PAGE EXTRACT:
--- START ---
Under the slogan "The value of data in the global ecosystem", the Aporta Meeting this year celebrates its seventh edition. It will take place on 24 October, organized by Red.es in collaboration with the Ministries of Energy, Tourism and Digital Agenda, and Finance and Public Service.

Experts on open data, both Spanish and international,  will present their views on the publication of public sector data and reuse.

The meeting will be split into morning and afternoon sessions and will feature various sectoral pre-events to be held on the days before the meeting.

This seventh edition has been structured around three thematic blocks. The first will consist of a panel discussion on the value of open data. Several speakers will present practical experiences aimed at showing how proper exploitation of data has a clear socio-economic impact, both quantitatively and qualitatively.

Developments in the international context of policies on the reuse of public sector data constitute the second thematic block, which will be attended by representatives of those international organizations which are considered as a benchmark in this area, such as the European Commission and the OECD.
--- END ---
DATA SHOWN:
--- START ---
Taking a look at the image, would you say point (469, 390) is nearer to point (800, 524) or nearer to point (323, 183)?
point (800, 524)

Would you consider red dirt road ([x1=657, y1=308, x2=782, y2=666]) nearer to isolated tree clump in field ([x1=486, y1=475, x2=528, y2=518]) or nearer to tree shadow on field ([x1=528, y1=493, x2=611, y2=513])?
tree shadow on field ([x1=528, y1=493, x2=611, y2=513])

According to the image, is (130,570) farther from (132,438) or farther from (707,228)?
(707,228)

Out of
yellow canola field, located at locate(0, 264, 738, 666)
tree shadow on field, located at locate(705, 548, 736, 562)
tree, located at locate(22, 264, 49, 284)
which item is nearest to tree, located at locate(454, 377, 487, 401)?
--- END ---
PROBLEMS TO SOLVE:
a) Answer the following questions using the Aporta Meeting announcement.
(i) On what date will the meeting take place?
(ii) Which body organizes the meeting?
(iii) Which international organizations are named as attending the second thematic block?
b) Carry on the Aporta Meeting announcement from its final sentence.

ANSWERS TO EACH TASK:
a)
(i) 24 October
(ii) Red.es, in collaboration with the Ministries of Energy, Tourism and Digital Agenda, and Finance and Public Service
(iii) The European Commission and the OECD

b)
The third thematic block will address the development of new technologies related to data, such as, notably, the internet of things or natural language processing, and all of which should be taken into account due to their potential and projection in the field of Public sector data and reuse.

In the evening, to draw the conference to a close, the conclusions of the different pre-events held in the days before the Aporta Meeting will be presented and the the presentation ceremony will also take place of the Aporta Awards (aimed at recognizing the best experiences already completed in reuse of public data), as well as the awards to the winners of the Aporta Challenge (ideas, applications, solutions and/or services that use and reuse public data contributing to improved efficiency of public administrations in Spain).

We encourage everyone in the open data community to set aside the 24 October as a date to participate, discuss and share experiences in the Aporta 2017 Meeting.